Autour de moi, des milliers de portes. Toutes différentes mais pourtant, toutes vaguement identiques dans l’obscurité. Un rayon de lumière filtre sous certaines d’entre elles, laissant deviner les sombres dessins qui ornent le mur.
Alors que je passe devant une petite entrée, perdue au milieu de toutes les autres, un léger toussotement s’en échappe et, sans réfléchir je m’engouffre dans la salle, profitant de ma forme, qui n’est plus que brume, pour ne pas à avoir à secouer la poignée, vaguement curieuse de découvrir l’auteur de ce petit bruit. Immédiatement, une chaude lumière jaune m’accueille et, tandis que j’observe avec curiosité l’endroit, je sens que tout, ici, a été préparé pour que l’on puisse y classer le plus de choses possible. La pièce est si grande que l’on en voir presque pas le bout. Les murs sont tous recouverts de rangées de placards blancs dans lesquels s’entassent, des millions de classeurs noirs, certains tellement remplis qu’on les croirait presque prêt à exploser. Tout semble être d’une propreté immaculée, même le petit bout de femme aux cheveux grisonnants et aux paupière mi-closes qui grignote paisiblement un biscuit derrière un grand bureau, au milieu de la pièce.
Lentement, je me tourne vers elle, encore fascinée par pareil travail. Sa tête a disparu dans un tiroir duquel elle sort un énorme classeur sombre.

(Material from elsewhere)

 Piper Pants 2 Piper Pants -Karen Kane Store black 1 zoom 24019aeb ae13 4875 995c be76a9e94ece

– Hum, hum. Votre nom s’il vous plaît…

Sa voix semble fatiguée, sa question, presque automatique. Je m’approche en voletant et, une fois devant son bureau, laisse échapper :

– Elheïln.
– Hum. Pouvez-vous me l’épeler, s’il vous plaît ?
– E. L. H. E. Ï. L. N
– Hum, hum. Parfait. Êtes-vous vivante ou morte ?

Tout en parlant, le petit bout de femme rempli un formulaire vierge qu’elle glisse dans le classeur.

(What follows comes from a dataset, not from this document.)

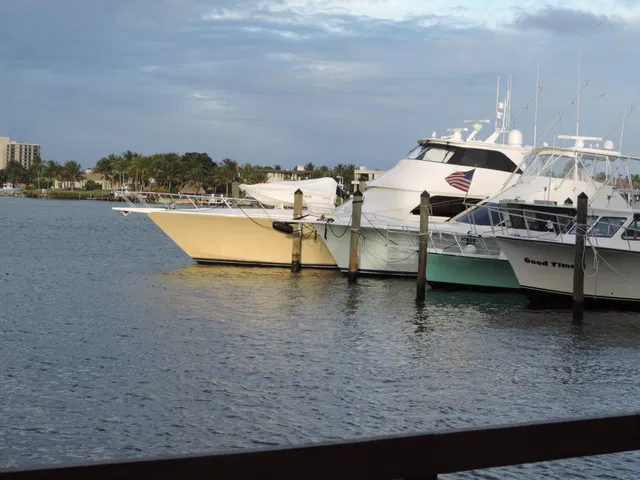 Island at Abacoa Residence photo 65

– Heu, et bien, je suis morte.
– Hum, hum. D’accord. Dans quelle catégorie vous placez-vous ? Zombie, fantôme, esprit, ou autre ?
– Je suis… Je suis une ombre.
– Hum. Très bien. Vivante, dans quelle catégorie vous placiez-vous ? Humain, elfe, nain, autre créature ?
– J’étais une humaine. Mais qui…
– Hum, hum. Je vois. Pourquoi êtes-vous entré dans ce château ? Quête, aventure, hasard ?
– Je suis entrée dans cet endroit par hasard. Mais où suis-je en fait ?
– Dans la salle administrative, mademoiselle. Avez-vous emmené avec vous une quelconque arme ?
– Non. Non, je n’ai rien amené.
– Hum, hum. Pas non plus d’animal ou créature quelle qu’elle soit ?
– Non ! Pourquoi toutes ces questions ?
– Et bien parce que je remplis votre formulaire d’entrée au Château, évidement.
– Ah. Et…. A quoi est-ce que ça sert ?
– A vous enregistrer dans les dossiers, mademoiselle.

Renonçant à poser plus de questions, j’appose ma signature en bas du document que me tends la petite femme, puis m’incline devant elle, avant de tourner les talons. Doucement, je referme la porte et, alors que le matin se lève, jette un regard de défi au long couloir du rez-de-chaussé.